Data records
▽
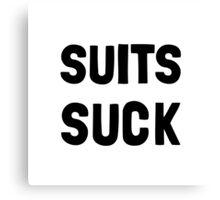Suits Suck Canvas Print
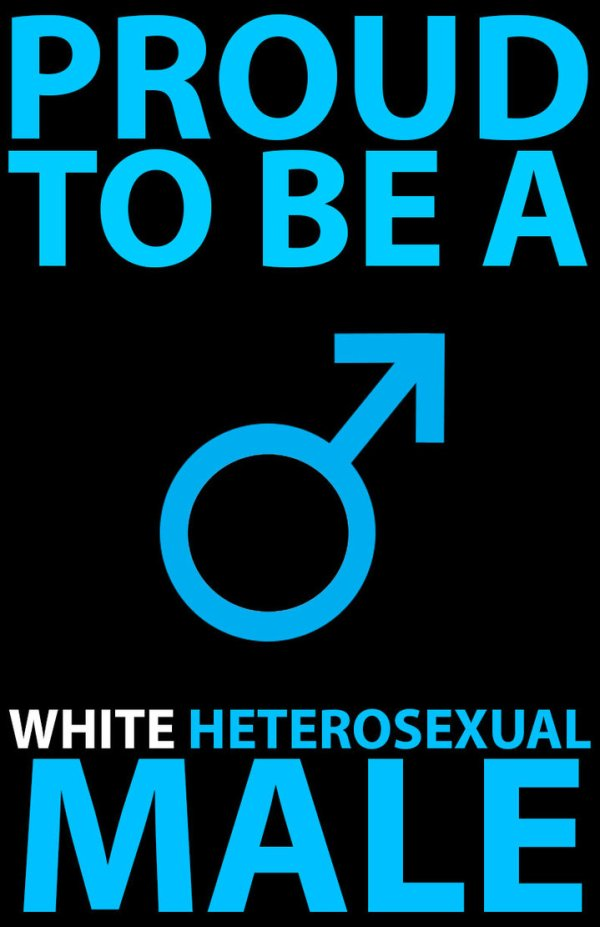 proud to be a white heterosexual male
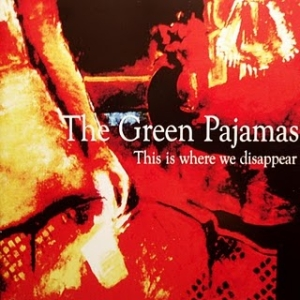 The Green Pajamas – This Is Where We Disappear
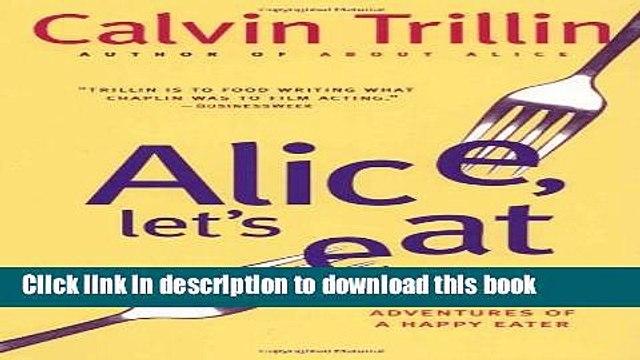 [Popular] Alice, Let s Eat: Further Adventures of a Happy Eater Paperback Free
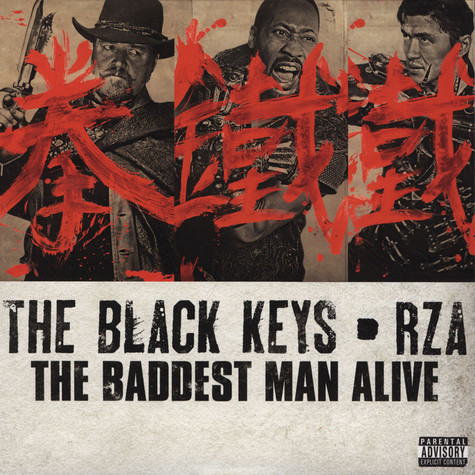 Black Keys, The & RZA - The Baddest Man Alive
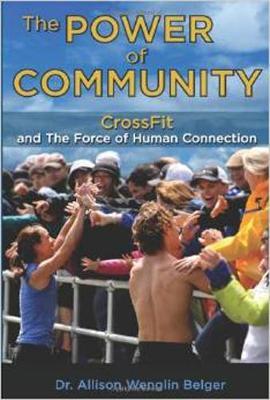 The Power Of Community: CrossFit and the Force of Human Connection (Paperback)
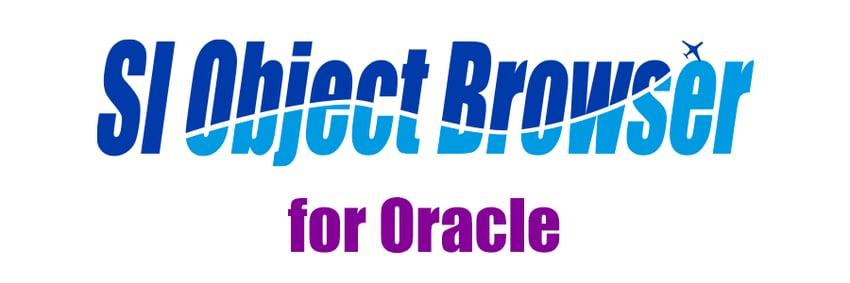 【製品情報】SI Object Browser for Oracle 18リリースのお知らせ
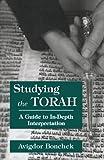 Studying the Torah, Avigdor Bonchek, 0765799642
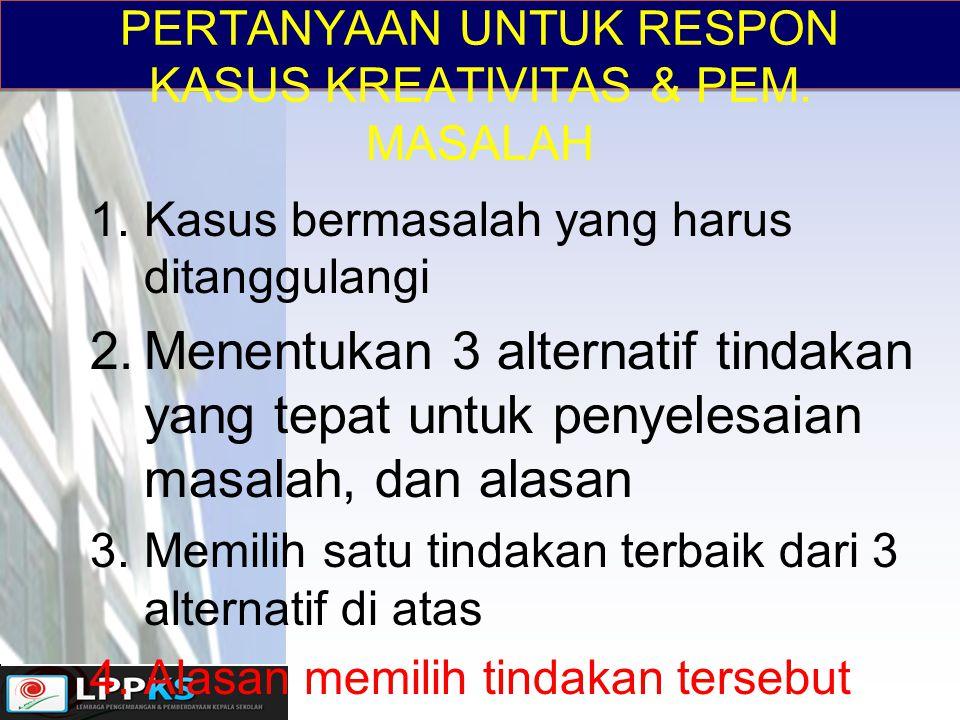 PERTANYAAN UNTUK RESPON KASUS KREATIVITAS & PEM. MASALAH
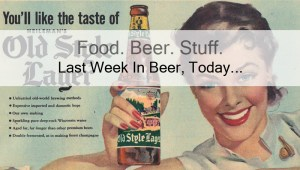Last Week In Beer, Today… (Weekly Beer News (Kinda)) – 2/23/15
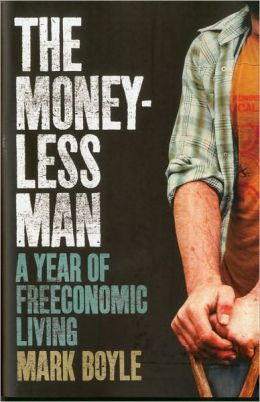 mark boyle, marc boyle, living without money, live without money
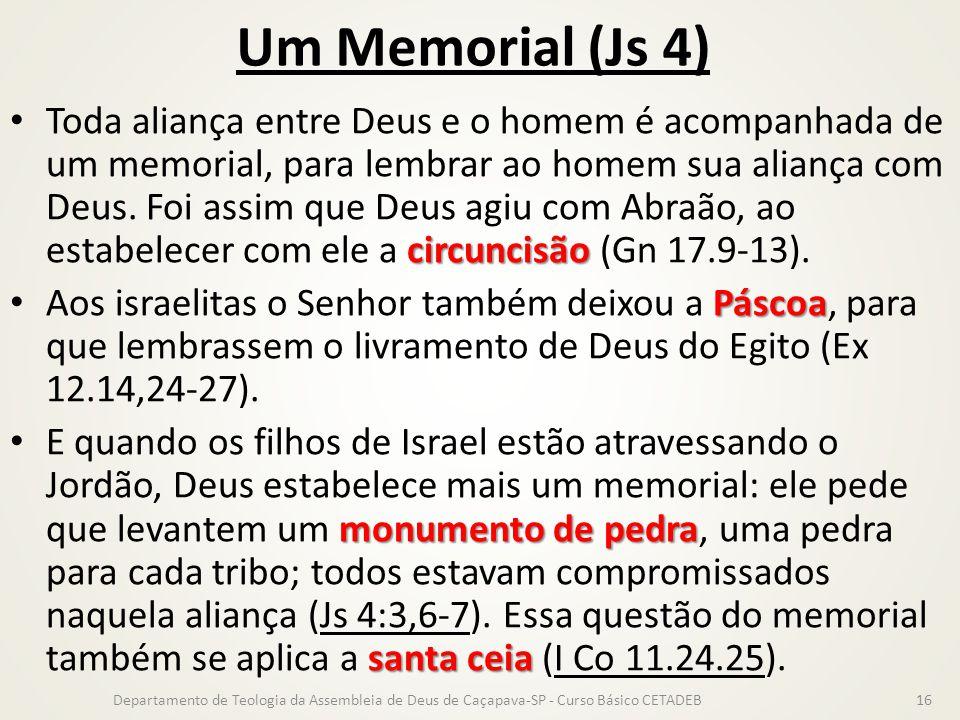 Um Memorial (Js 4) circuncisão Toda aliança entre Deus e o homem é acompanhada de um memorial, para lembrar ao homem sua aliança com Deus. Foi assim q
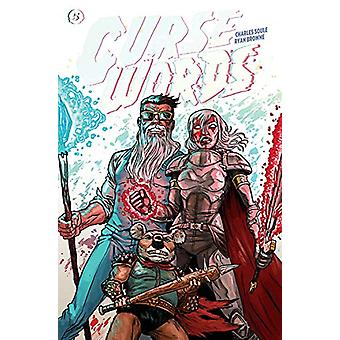 Curse Words Volume 5: Fairy-Tale Ending by Charles Soule (Paperback, 2020)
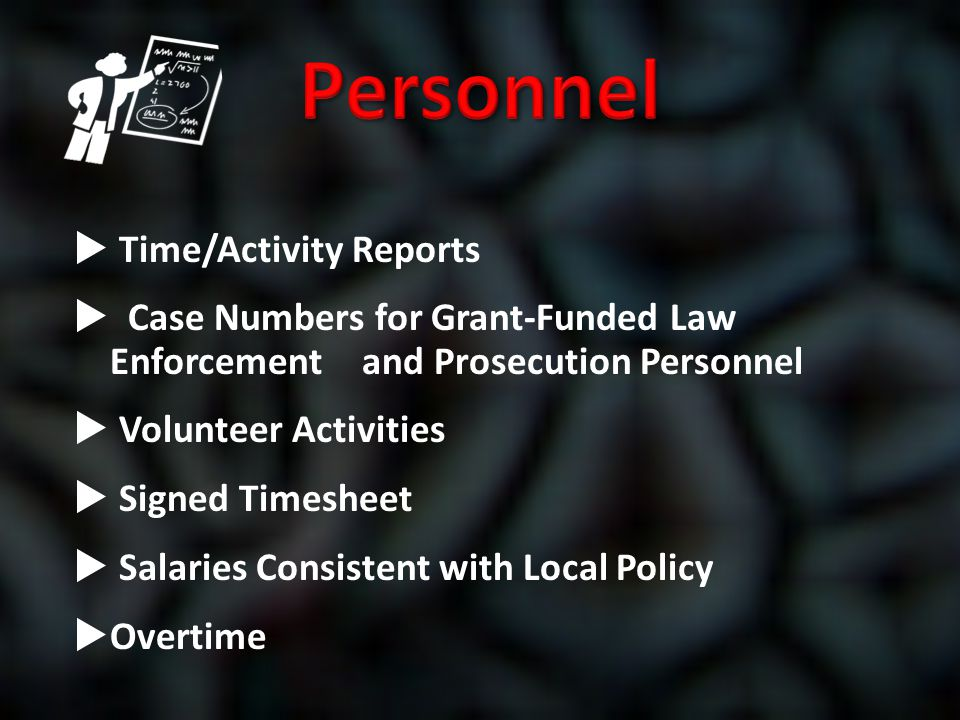  Time/Activity Reports  Case Numbers for Grant-Funded Law Enforcement and Prosecution Personnel  Volunteer Activities  Signed Timesheet  Salaries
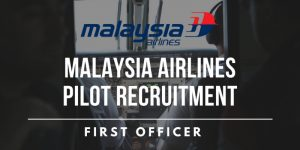 Malaysia Airlines Pilot Recruitment – First Officer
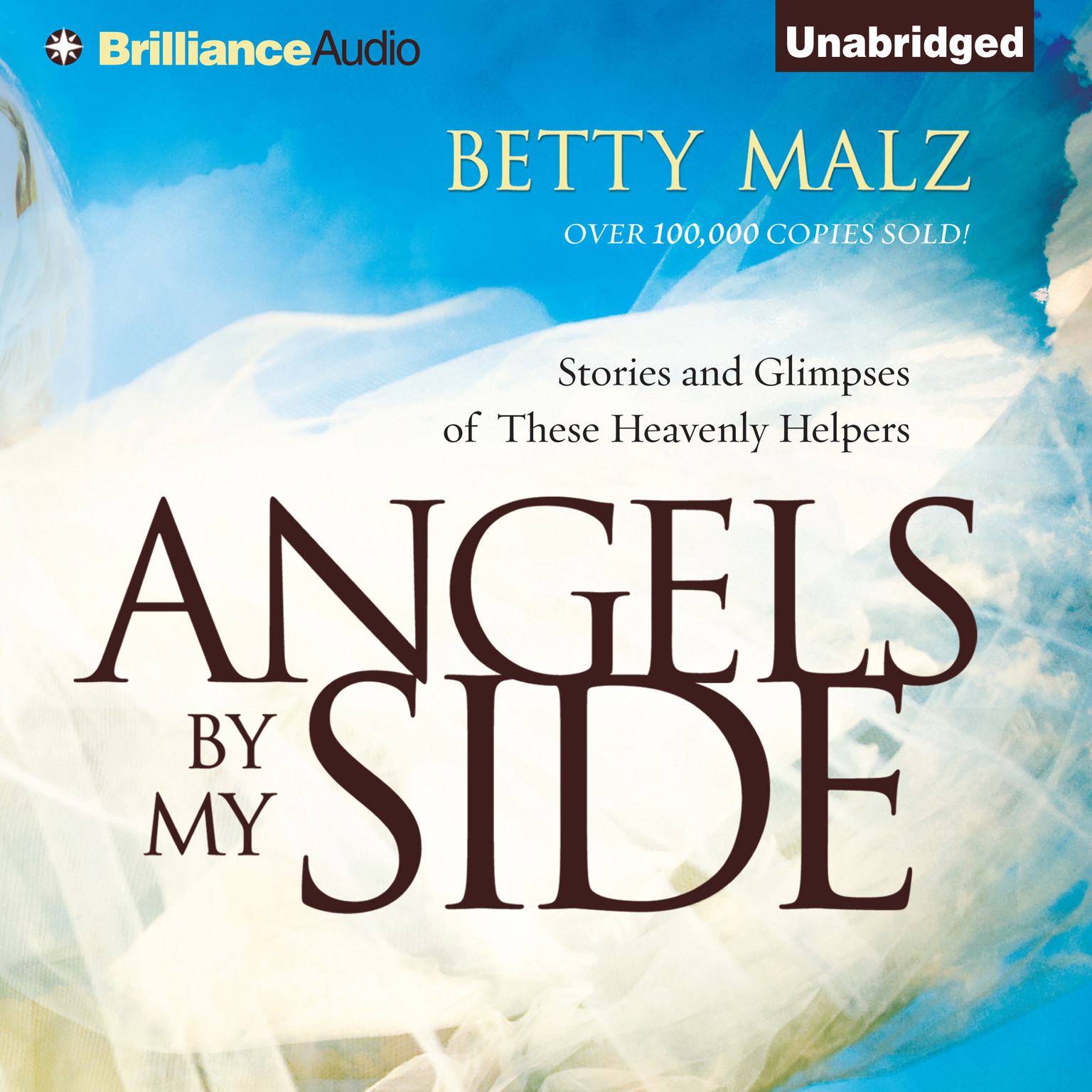 Printable Angels by My Side: Stories and Glimpses of These Heavenly Helpers Audiobook Cover Art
△
• Work task
Copy exactly the lines from the line that has "Last Week In" through the last line of the entries above, inclusive, and no others. Pictures do not go in the copy.

• Task response
Last Week In Beer, Today… (Weekly Beer News (Kinda)) – 2/23/15
 mark boyle, marc boyle, living without money, live without money
 Um Memorial (Js 4) circuncisão Toda aliança entre Deus e o homem é acompanhada de um memorial, para lembrar ao homem sua aliança com Deus. Foi assim q
 Curse Words Volume 5: Fairy-Tale Ending by Charles Soule (Paperback, 2020)
  Time/Activity Reports  Case Numbers for Grant-Funded Law Enforcement and Prosecution Personnel  Volunteer Activities  Signed Timesheet  Salaries
 Malaysia Airlines Pilot Recruitment – First Officer
 Printable Angels by My Side: Stories and Glimpses of These Heavenly Helpers Audiobook Cover Art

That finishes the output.